Sometimes special ed students are considered the reason that a general ed class may be held back, or "dumbed down." In the special education classrooms that same dynamic is taking place. Those children who are extremely delayed are causing the other children to slow their pace of learning. The needs of all the children go unmet for too long; often forever.

Idealistically, special education classrooms are to provide for students on an individual basis, in following with the Individual Education Plan, as drawn up by the team of professionals at the annual IEP meetings. It sounds so good; so unique; so effective. It sounds as if it would be the way to meet the needs of each student. The fact is that these plans do not work — not even in the hands of highly trained, and extremely motivated teachers.

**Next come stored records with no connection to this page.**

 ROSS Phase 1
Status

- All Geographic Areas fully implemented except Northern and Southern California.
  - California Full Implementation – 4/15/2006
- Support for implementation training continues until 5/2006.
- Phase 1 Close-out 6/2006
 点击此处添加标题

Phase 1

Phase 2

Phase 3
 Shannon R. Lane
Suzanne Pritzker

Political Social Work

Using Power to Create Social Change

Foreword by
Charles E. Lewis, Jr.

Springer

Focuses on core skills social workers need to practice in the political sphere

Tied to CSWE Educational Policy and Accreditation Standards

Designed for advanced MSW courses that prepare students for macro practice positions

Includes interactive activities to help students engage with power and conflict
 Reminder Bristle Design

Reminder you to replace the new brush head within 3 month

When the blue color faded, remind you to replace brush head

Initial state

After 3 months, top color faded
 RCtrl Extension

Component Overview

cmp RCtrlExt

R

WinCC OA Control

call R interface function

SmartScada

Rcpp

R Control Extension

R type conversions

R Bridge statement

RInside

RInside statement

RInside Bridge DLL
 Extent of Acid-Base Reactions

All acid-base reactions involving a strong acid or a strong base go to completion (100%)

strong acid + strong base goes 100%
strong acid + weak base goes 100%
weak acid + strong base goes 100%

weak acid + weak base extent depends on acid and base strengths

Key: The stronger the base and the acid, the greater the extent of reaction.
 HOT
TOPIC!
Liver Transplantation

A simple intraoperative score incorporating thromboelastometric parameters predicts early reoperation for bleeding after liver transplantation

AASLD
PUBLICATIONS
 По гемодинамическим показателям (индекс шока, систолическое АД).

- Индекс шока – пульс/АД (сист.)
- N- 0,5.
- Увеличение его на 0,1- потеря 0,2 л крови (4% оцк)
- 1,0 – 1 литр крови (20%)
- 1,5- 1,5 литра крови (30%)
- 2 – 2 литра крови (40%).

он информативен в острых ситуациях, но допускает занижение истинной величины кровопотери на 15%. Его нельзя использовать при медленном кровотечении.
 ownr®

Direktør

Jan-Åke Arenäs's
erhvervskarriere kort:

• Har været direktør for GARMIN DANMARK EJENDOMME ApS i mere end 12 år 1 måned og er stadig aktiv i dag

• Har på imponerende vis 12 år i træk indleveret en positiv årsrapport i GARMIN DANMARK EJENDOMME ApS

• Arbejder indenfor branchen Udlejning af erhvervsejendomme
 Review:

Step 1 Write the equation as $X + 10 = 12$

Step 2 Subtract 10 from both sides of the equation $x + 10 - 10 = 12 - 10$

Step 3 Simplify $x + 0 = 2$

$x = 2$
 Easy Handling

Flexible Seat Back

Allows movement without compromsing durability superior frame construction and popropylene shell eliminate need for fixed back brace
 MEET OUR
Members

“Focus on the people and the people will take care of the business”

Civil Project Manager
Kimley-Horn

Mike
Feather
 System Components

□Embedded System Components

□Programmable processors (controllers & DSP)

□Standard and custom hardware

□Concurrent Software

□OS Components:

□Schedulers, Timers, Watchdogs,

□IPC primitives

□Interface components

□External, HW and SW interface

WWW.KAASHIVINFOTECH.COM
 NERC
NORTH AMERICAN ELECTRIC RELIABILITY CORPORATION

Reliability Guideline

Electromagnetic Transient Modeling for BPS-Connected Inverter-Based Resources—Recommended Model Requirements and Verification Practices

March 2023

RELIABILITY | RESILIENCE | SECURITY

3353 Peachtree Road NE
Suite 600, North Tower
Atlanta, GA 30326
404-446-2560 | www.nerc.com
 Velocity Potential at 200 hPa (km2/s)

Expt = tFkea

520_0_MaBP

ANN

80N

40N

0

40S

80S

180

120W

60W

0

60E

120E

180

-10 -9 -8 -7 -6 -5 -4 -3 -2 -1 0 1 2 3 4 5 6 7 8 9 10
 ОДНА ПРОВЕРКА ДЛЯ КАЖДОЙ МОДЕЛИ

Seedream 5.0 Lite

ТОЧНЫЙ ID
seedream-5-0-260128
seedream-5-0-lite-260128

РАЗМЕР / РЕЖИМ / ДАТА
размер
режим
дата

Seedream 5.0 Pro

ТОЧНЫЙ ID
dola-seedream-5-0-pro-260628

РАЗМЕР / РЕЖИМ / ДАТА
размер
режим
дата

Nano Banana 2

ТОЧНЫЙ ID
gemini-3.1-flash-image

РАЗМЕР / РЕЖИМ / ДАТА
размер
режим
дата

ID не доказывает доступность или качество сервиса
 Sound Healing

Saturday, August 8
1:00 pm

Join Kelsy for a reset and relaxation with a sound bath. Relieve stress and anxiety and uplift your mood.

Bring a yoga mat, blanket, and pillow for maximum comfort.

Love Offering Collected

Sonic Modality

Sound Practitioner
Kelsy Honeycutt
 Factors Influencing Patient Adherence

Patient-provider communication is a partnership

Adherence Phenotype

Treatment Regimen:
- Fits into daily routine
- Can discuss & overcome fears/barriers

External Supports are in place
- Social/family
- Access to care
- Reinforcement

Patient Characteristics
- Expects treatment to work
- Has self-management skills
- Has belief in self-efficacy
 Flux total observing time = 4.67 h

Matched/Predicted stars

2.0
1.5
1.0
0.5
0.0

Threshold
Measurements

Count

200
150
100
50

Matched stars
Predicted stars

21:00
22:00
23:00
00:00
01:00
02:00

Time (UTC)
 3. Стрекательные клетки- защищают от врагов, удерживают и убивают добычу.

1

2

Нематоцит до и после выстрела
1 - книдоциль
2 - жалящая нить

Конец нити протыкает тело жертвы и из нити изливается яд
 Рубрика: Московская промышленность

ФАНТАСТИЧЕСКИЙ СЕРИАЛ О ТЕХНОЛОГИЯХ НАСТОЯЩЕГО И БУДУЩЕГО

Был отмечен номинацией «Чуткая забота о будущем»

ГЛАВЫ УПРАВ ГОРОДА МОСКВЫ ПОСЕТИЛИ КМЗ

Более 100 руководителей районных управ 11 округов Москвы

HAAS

I suspect that few teachers believe as strongly as I do, in the need to remediate and release special education students at the absolutely earliest moment. Yet, even my skills and my drive for success, cannot do for my students in a classroom, what I can do for my students at my clinic. It is impossible for one teacher, working with several students at any one time, to do diagnostic and prescriptive teaching for each as an individual. It is no wonder that so many teachers, in utter frustration, turn to using a multitude of worksheets rather than fail at trying to be all things to all children. And so the years pass, and the gains for each child are measured in months (if any gains occur, at all), rather than in the "years" needed in order for each child to catch up to the level of their same-age peers and exit from the "black hole of special education."

Special education is based on a flawed plan; an ineffective model that has failed children since the initial development of such classrooms. Still the model dominates all special education organization and administration! Furthermore, Title-I programs are also failing to meet the needs of the population they are to serve — those children who fall through the cracks while failing to qualify for special placements, although unable to handle the work in regular classes. One can almost hear the echoes from the past… “Let them eat cake!”

We need a system that will diagnose delays at the earliest possible moment and arrange for services in a clinic-like setting where skilled, trained teachers work one-on-one with children. Such teachers should be held strictly accountable for successful diagnostic and prescriptive teaching; for remediating and releasing children in the most efficient manner and in the fastest timeframe possible. No child should languish for years in special non-education classrooms, becoming more discouraged and disillusioned with each boring year, then leaving with a diploma that they are incapable of reading.

One has to wonder about the underlying rationale behind such obvious and purposeful malpractice. Have the All-Powerful State, the Departments of Education, and the individual school districts finally agreed upon a price for the $oul$ of these children? Does this not remind one of The Child Buyer? These possibilities are too vile to consider; but too likely to ignore.

The time has come — is far overdue, actually — for parents and communities to force districts to diagnose, remediate and release delayed students at the earliest possible age, and that process is best done with straightforward one-on-one instruction. Any other model is unethical, inexcusable, and bass-ackwards, all to the detriment of our more needy children. Mature adults have a responsibility to awake from their stupors, knock the poison from the hand of the State; the forced feedings from the ineffective, if not downright devious, teacher training programs and get down to the real business of saving children from lives without hope.

First step? Give the gift of literacy to every child before they complete second grade.